Q: How can I get birth control if I don’t have a primary care provider?

A: Did you know that OB/GYNs (obstetricians/gynecologists) can be considered primary care doctors, too? Often, we are the only doctor taking care of a woman in her reproductive years and most insurances let you see an OB/GYN without a referral.

Q: How do I pay for birth control?

A: Most insurances cover birth control and make it very affordable. If you don’t have insurance, the state of Texas has multiple grant programs to help with that:

All of these funding options are available for uninsured or underinsured people. Also at University Health, we can help you see if you qualify for any of the grant programs.

Q: How else can birth control be used besides reducing the risk for pregnancy?

A: Birth control is not just used to prevent pregnancy. Hormonal and non-hormonal birth control can decrease heavy menstrual bleeding and painful periods. It can also help with acne and signs of PCOS (polycystic ovarian syndrome).

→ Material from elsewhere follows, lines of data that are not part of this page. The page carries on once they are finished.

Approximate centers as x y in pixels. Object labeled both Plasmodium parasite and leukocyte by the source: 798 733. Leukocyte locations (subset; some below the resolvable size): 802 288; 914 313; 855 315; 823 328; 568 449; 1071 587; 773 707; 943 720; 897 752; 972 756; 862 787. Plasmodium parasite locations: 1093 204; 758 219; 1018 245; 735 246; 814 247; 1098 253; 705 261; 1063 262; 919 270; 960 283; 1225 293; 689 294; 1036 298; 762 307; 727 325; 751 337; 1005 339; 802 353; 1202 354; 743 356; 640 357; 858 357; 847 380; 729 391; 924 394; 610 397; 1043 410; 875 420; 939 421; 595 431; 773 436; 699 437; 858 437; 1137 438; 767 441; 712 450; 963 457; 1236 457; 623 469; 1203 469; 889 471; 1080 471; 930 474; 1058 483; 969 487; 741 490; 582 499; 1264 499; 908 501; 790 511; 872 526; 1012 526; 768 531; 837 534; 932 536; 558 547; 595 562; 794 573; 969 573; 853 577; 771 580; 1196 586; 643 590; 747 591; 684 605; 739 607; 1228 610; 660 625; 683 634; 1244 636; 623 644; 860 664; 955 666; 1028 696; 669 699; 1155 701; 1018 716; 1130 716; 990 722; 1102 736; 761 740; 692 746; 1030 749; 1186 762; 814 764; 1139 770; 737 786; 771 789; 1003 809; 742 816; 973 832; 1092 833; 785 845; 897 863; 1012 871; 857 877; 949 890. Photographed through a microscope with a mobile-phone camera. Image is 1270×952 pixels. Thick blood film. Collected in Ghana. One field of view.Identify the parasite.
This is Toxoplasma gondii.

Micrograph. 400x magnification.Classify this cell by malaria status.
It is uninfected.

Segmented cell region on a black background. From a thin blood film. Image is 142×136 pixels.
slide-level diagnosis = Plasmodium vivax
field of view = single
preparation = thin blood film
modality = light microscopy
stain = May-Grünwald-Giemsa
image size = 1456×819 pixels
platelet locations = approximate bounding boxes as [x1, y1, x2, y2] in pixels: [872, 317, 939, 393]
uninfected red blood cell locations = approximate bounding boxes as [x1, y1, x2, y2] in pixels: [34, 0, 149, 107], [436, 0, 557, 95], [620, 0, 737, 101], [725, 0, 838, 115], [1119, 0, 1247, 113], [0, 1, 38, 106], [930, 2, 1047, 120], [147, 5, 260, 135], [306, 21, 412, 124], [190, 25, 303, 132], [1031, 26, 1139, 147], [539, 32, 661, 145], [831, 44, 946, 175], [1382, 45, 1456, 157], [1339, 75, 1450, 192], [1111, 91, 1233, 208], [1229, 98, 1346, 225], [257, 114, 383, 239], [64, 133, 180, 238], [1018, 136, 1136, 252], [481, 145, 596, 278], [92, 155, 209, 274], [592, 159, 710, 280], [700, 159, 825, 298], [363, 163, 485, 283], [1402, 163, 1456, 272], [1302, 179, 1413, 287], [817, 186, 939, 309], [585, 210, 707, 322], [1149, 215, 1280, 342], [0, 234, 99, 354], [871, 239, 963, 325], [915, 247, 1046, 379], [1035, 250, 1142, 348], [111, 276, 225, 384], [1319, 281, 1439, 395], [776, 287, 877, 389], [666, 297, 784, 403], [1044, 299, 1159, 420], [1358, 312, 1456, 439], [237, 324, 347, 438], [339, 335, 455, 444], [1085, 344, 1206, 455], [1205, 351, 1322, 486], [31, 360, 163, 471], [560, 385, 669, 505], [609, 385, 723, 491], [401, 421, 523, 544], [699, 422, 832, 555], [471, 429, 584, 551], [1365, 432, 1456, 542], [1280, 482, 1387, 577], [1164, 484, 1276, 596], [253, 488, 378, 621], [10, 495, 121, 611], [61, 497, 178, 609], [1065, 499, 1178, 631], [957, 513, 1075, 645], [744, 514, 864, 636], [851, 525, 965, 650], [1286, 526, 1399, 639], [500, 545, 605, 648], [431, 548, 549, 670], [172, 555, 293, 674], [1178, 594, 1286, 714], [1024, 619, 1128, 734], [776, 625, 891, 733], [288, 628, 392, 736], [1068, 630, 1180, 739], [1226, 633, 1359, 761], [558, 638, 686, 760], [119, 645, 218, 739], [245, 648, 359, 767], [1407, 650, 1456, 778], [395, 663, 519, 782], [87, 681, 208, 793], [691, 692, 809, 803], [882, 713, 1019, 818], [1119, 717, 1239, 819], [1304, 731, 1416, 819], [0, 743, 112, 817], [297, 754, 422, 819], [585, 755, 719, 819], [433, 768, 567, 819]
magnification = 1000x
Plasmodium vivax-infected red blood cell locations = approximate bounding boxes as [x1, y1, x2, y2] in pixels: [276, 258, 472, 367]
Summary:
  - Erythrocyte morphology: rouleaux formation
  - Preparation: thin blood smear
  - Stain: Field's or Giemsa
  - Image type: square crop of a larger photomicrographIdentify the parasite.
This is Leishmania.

Q: Do any of the birth control methods prevent me from getting a sexually transmitted infection (STI)?

A: No, however, using a dual method of contraception is highly recommend for STI and pregnancy reduction – this means using both a condom and a hormonal or non-hormonal birth control method. Condoms, used consistently and correctly with every act of vaginal or anal sex, can reduce the risk of many STDs, especially HIV.